Before you get to the earnings report for Genesco, I just want to add that after reading Genesco's earnings for Q2 2011, their margins will not improve upon their profit margin ranking within the Apparel Industry which currently sits at the lower one third of the 43 companies listed. However, the 9% margin by 2016 predicted by CEO Robert Dennis in today's earnings report could conceivably rank them best in the Industry.
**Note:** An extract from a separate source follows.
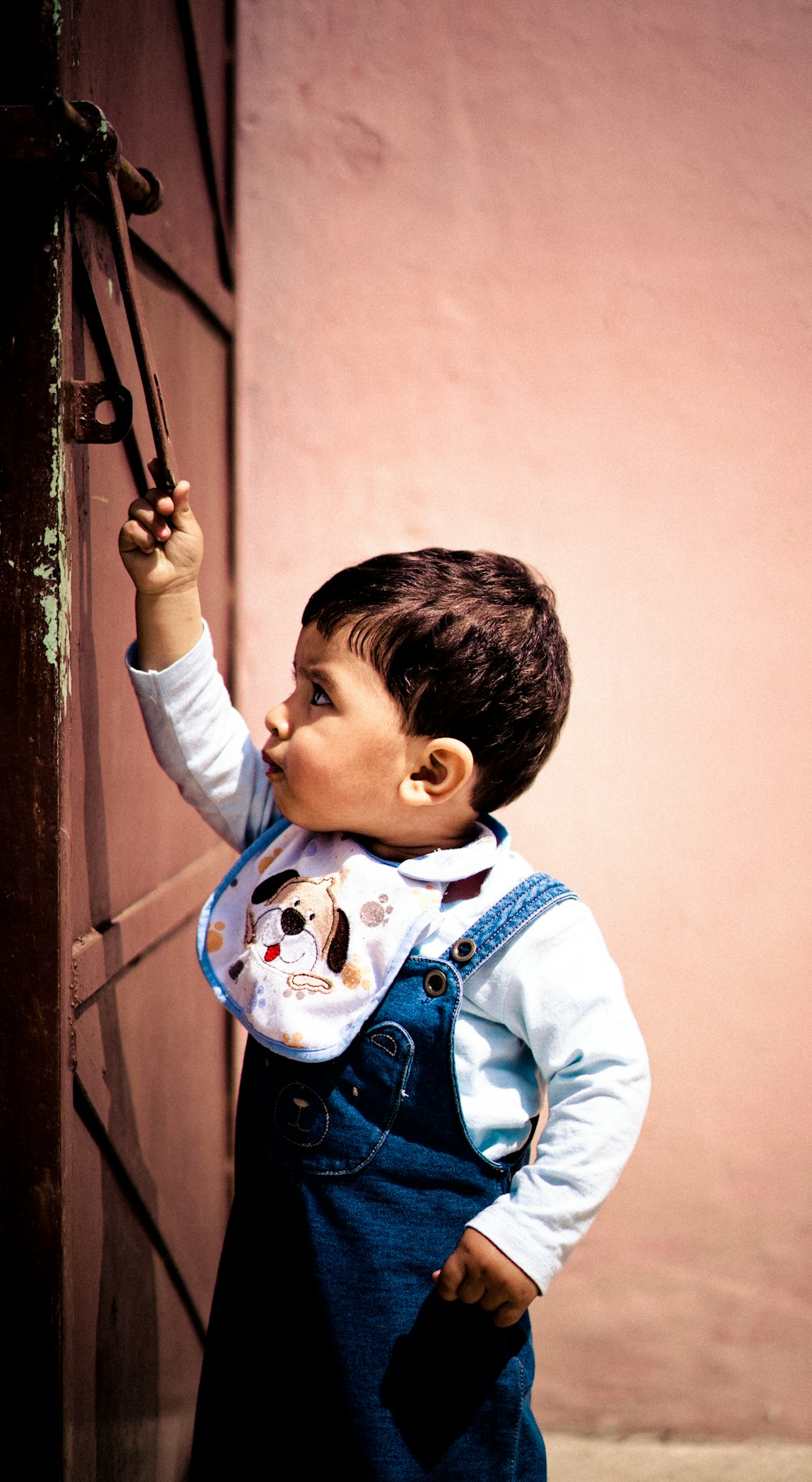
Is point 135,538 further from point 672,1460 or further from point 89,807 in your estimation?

An audacious goal given the current and forecasted economic conditions and the fact that only 4 companies in the Apparel Industry currently match or exceed 9% profit margins.
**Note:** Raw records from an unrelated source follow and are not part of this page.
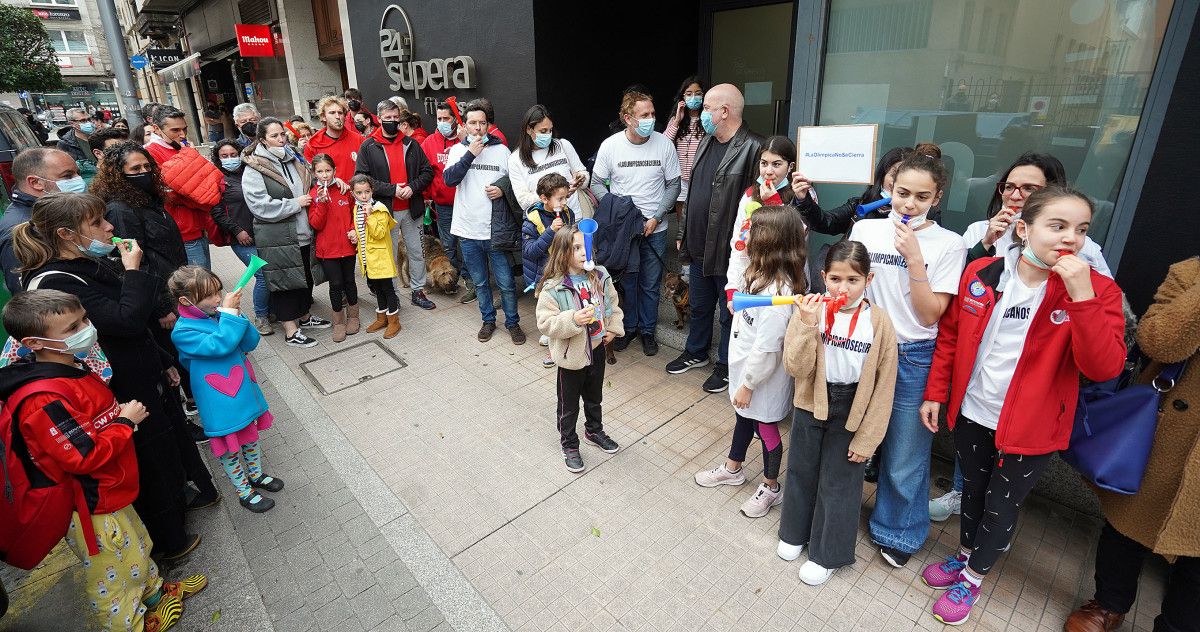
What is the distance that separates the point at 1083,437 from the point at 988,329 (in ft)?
1.91

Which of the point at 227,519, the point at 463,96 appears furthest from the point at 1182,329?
the point at 463,96

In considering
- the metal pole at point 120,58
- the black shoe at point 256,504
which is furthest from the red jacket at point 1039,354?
the metal pole at point 120,58

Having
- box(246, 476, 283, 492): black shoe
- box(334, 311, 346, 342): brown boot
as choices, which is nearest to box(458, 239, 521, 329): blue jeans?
box(334, 311, 346, 342): brown boot

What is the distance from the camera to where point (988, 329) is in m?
2.40

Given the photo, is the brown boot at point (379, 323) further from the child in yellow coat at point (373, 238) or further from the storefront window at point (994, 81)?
the storefront window at point (994, 81)

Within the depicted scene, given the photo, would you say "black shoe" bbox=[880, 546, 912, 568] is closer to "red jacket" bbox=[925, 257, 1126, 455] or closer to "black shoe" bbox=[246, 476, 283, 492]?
"red jacket" bbox=[925, 257, 1126, 455]

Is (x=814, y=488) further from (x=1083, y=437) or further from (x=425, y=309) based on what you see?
(x=425, y=309)

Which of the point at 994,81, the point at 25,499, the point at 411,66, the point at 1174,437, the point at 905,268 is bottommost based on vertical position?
the point at 25,499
--SECOND QUARTER COMPARABLE STORE SALES INCREASED 14%--

--AUGUST COMPARABLE STORE SALES INCREASED 12%--

--COMPANY RAISES FISCAL 2012 FULL YEAR OUTLOOK—

NASHVILLE, Tenn., Aug. 31, 2011 /PRNewswire/ -- Genesco Inc. (NYSE: GCO) today reported earnings from continuing operations for the second quarter ended July 30, 2011, of $0.4 million, or $0.01 per diluted share, compared to a loss from continuing operations of $2.4 million, or $0.10 per diluted share, for the second quarter ended July 31, 2010. The fiscal 2012 second quarter results reflect pretax charges of $0.4 million, or $0.01 per diluted share after tax, related primarily to fixed asset impairments. Additionally, they reflect pretax compensation expense of $1.4 million, or $0.06 per diluted share, related to deferred purchase price payments in connection with the acquisition of Schuh Group Limited in June 2011, and pretax charges of $6.4 million, or $0.23 per diluted share after tax, in costs incurred in connection with the acquisition. As previously announced, because the obligation to pay the deferred purchase price for Schuh is contingent upon the continued employment of the payees, U.S. Generally Accepted Accounting Principles require that it be treated as compensation expense. The fiscal 2011 second quarter loss included pretax charges of $3.2 million, or $0.08 per diluted share, related to fixed asset impairments, purchase price accounting adjustments and other expense.
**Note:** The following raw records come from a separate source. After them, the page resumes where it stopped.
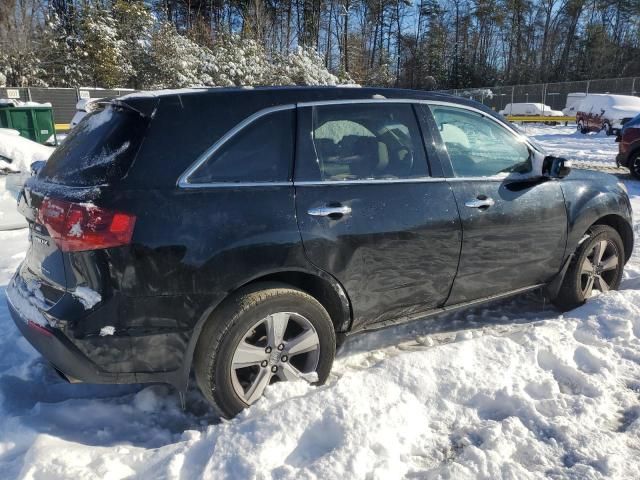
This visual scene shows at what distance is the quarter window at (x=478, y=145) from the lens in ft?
11.4

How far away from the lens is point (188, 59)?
27.7 metres

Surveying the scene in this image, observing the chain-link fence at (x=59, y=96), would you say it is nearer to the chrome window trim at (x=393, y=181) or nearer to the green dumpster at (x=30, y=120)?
the green dumpster at (x=30, y=120)

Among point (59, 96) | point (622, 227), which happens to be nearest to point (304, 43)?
point (59, 96)

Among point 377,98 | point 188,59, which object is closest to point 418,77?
point 188,59

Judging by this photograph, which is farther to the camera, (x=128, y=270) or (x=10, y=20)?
(x=10, y=20)

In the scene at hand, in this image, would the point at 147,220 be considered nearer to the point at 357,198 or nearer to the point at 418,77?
the point at 357,198

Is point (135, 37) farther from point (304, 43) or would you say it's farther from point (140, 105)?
point (140, 105)

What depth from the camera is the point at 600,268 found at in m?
4.31

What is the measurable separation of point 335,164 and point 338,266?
0.59 m

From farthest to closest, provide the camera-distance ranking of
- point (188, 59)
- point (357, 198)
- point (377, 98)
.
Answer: point (188, 59), point (377, 98), point (357, 198)

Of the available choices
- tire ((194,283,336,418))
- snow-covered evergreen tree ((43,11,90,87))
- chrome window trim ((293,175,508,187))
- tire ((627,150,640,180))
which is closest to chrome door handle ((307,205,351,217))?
chrome window trim ((293,175,508,187))

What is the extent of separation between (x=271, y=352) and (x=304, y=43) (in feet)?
143

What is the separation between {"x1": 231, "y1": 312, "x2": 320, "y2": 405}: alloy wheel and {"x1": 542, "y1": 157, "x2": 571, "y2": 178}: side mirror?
2128mm

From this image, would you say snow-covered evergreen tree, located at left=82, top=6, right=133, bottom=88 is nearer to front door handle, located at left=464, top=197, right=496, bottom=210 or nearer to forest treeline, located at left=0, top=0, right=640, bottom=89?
forest treeline, located at left=0, top=0, right=640, bottom=89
Excluding the listed items from both periods, fiscal 2012 second quarter earnings from continuing operations were $5.2 million, or $0.22 per diluted share, compared to a loss of $0.5 million, or $0.02 per diluted share, in the second quarter of fiscal 2011. For consistency with fiscal 2012's previously announced earnings expectations and with previously reported adjusted results for the prior year period, the Company believes that the disclosure of the results from continuing operations adjusted for these items will be useful to investors. Additionally, the Company believes that presentation of earnings from continuing operations before the compensation expense associated with the Schuh deferred purchase price will enable investors to understand the effect attributable to incorporating a continuing employment condition into the obligation to pay deferred purchase price and that, since the compensation expense is a non-cash charge until the deferred purchase price is actually paid, earnings including such expense may not be fully reflective of the Company's ongoing results or indicative of its prospects. A reconciliation of earnings and earnings per share from continuing operations in accordance with U.S. Generally Accepted Accounting Principles with the adjusted earnings and earnings per share numbers presented in this paragraph is set forth on Schedule B to this press release.